> Problems
**1.** Echo the passage of the forum post below between "# Is it really" and "with those lies!", inclusive.
**2.** In the forum post below, where was the couple's honeymoon cruise?

> Document segment
.....
# Is it really that bad?



## 12345 (Feb 14, 2010)

Well, I do not know what to do anymore....here's where it starts. When I met my husband he was going through a divorce. We were 22yrs old. He'd gotten married at 19 and has 2 little girls. We fell in love instantly, but I wanted him to have space before we started dating so we were friends for a while. When we first started dating he would lie to me daily about very small issues, I had no idea why he would lie to me. After he trusted me, he explained that his ex-wife would get angry if he were at his parents home or would be hanging out with his friends or even spent $5 (even though she never worked during their marriage). Understanding that I chose to support him and we worked through it. He has since stopped with those lies! 

However, he has picked up another habit. Being inappropriate with other women. He would go out, with or with out me, and be dancing up on them and hanging all over them. Sometimes right in front of me. He was even fired from his job for pulling a 'prank' on a female employee. He said to her, "there is something on your elbow" and grabbed her elbow to make her hand touch his penis. He laughed about it and insists that I need to get over it because we were not "that serious" then. 

Anyways, I chose to marry him anyways. I love him. I love being his. I am truly inlove with this man. A few weeks after we were married he had stood up in his friends wedding. I did not know anyone at the wedding and he kind of left me on my own, which was okay with me I guess. But I had to witness him dancing and holding hands with some other woman. I was so embarrassed and knew I looked like such a fool. Again, he wanted me to get over it and did not feel he needed to apologize to me. I am rather certain that he kissed her on one of their five minute get a ways to the bar. He claims that he does not remember. A few months later on our honey moon we were on a cruise in Mexico. He went to the bar to get me a drink and 30mins later I went to look for him and saw him at the bar drinking and smoking with other people. I just left and went back to the ship. When I was afarid he was not going to make it back to the ship I went back to shore only to find him buying drinks (with my credit card) for other people. Men and women. I talked him into stopping his little party and coming back to the ship with me before we sailed off. He proceeded to throw up drunk and pee all over our cabin. He put my bank account into overdraft due to the money he spent on other people on drinks and the next day on the ship people were coming up to him saying "that was awesome yesterday man!! you probably dont even remember!!" and he didnt remember. I sobbed...a lot. 

We have been married for 8 months and he has gone out of town to his parents and went to the bar repeateadly. Here is where I need help. He tells me all the time "you are crazy as hell but I love you!" when I talk to him about how I cant stand him going away and especially drinking without me. He makes me feel like I am just trying to be controlling like is ex-wife.
.....
> Information shown
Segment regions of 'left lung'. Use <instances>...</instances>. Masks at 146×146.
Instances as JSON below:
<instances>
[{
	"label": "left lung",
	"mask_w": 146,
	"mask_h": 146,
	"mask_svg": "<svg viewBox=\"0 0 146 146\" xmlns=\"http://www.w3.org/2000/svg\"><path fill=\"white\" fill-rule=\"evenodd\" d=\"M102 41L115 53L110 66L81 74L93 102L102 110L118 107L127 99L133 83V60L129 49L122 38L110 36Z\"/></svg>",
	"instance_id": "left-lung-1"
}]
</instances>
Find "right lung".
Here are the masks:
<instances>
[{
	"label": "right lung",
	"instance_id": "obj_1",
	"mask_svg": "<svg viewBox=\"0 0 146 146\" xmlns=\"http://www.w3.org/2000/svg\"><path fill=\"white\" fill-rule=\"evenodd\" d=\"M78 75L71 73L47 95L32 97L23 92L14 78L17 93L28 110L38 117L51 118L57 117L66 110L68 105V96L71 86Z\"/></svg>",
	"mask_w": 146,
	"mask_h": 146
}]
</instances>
.....
> Solved problems
**1.**
# Is it really that bad?



## 12345 (Feb 14, 2010)

Well, I do not know what to do anymore....here's where it starts. When I met my husband he was going through a divorce. We were 22yrs old. He'd gotten married at 19 and has 2 little girls. We fell in love instantly, but I wanted him to have space before we started dating so we were friends for a while. When we first started dating he would lie to me daily about very small issues, I had no idea why he would lie to me. After he trusted me, he explained that his ex-wife would get angry if he were at his parents home or would be hanging out with his friends or even spent $5 (even though she never worked during their marriage). Understanding that I chose to support him and we worked through it. He has since stopped with those lies!

**2.** In Mexico.